Ob bei einem Beweissicherungsverfahren neben einem bereits anhängigen Hauptsacheprozess oder bei einer Terminsanberaumung nach § 492 Abs. 3 ZPO für die mündliche Verhandlung der volle Wert maßgeblich wäre, hat der Senat bisher nicht entschieden. Dafür dürfte in solchen Fällen die dann gegebene konkrete Interessenlage des Antragstellers sprechen.
f) Der Senat hält die von ihm vertretenen Streitwertbemessungsgrundsätze für das selbstständige Beweisverfahren auch nach dessen Sinn und Zweck für zutreffend.

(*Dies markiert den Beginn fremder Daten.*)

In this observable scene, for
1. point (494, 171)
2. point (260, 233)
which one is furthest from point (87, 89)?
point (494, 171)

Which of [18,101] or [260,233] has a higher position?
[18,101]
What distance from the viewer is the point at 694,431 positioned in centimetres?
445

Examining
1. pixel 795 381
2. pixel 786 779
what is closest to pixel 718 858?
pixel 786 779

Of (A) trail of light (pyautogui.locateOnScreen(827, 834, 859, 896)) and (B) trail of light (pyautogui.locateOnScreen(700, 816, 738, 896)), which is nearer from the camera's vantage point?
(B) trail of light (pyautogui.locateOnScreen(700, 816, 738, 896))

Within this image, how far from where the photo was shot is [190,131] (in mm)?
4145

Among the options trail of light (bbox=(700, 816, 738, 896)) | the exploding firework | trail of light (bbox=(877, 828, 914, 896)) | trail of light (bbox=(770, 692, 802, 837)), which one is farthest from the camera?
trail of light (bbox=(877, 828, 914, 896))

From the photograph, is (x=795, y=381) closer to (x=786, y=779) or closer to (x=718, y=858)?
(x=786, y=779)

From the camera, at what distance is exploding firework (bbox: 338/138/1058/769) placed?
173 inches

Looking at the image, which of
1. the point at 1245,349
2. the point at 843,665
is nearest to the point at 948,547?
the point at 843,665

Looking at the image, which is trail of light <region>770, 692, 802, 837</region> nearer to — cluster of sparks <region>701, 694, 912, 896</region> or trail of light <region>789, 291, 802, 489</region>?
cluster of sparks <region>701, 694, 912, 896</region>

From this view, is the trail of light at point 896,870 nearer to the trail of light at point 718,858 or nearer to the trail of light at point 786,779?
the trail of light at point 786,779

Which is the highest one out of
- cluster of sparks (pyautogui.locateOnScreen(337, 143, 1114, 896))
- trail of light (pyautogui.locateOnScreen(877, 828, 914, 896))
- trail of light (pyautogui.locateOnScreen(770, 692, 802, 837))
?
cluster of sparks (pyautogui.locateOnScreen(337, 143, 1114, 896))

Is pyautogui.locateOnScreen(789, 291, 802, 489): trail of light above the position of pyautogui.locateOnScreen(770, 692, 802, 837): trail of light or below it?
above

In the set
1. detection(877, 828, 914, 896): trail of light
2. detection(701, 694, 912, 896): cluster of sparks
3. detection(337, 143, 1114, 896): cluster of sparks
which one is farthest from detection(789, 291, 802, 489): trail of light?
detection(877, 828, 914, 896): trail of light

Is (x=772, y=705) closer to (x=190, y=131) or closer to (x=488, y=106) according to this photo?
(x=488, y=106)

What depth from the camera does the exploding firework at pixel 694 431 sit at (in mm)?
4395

Alle Gründe, die nach herrschender Meinung angeblich für die Maßgeblichkeit des im Hintergrund des Verfahrens stehenden materiell-rechtlichen Anspruchs stehen, streiten in Wahrheit für eine streitwertmäßige Privilegierung des selbständigen Beweisverfahrens. Gerade weil den Parteien ein gesondertes Verfahren zur Verfügung gestellt wird, das im günstigen Falle zu einer außerprozessualen Erledigung ihres Streits führen kann, ist es naheliegend, dieses Verfahren auch wertmäßig günstiger zu gestalten, als den normalen Hauptsachprozess. Hingegen ist der Gesichtspunkt, Anwälten einen Gebührenanreiz zu verschaffen, an diesem Verfahren mitzuwirken, bereits mit § 48 BRAGO berücksichtigt. Für die gerichtliche Festsetzung des Streitwertes ist dies ein untauglicher Gesichtspunkt (anders aber wohl etliche Vertreter der herrschenden Meinung: OLG Köln, 7.ZS, ZfBR 2000, 123 (?); Ulbrich und Luz in Anmerkung zu OLG Bamberg, BauR 1993, 371).
3. Für den vorliegenden Fall ergibt sich daraus folgendes:
Die Antragstellerin hat in ihrem Antrag die voraussichtlichen Kosten für die Mängelbeseitigung an den zwei Reinwasserbehältern in der Hugo-Junkers-Kaserne in Krummenort und für den weiteren Reinwasserbehälter auf dem Nato-Flugplatz Hohn mit 70.000 DM geschätzt. Grundlage hierfür war ersichtlich der Kostenvoranschlag der Antragsgegnerin vom 11. April 2000 (Bl. 47 f. = ASt 7). Eigene Gutachten oder Kostenvoranschläge Dritter hat die Antragstellerin nicht eingeholt. Deshalb ist mit dem Landgericht davon auszugehen, dass dieser von der Antragstellerin ausdrücklich als vorläufig bezeichnete Wert nicht der zutreffende Ausgangspunkt für die Streitwertfestsetzung dieses Verfahrens ist, sondern das tatsächliche Ergebnis der durchgeführten Begutachtung. Nach dem Gutachten der Sachverständigen Prof. Dr.- Ing. Haase vom 08. November 2002 ist zur Sanierung der drei Reinbehälter ein Betrag von 92.250 € erforderlich (64.250 € Krummenort sowie weitere 28.000 € Hohn).
Der zutreffende Streitwert war deshalb auf 46.125 € festzusetzen.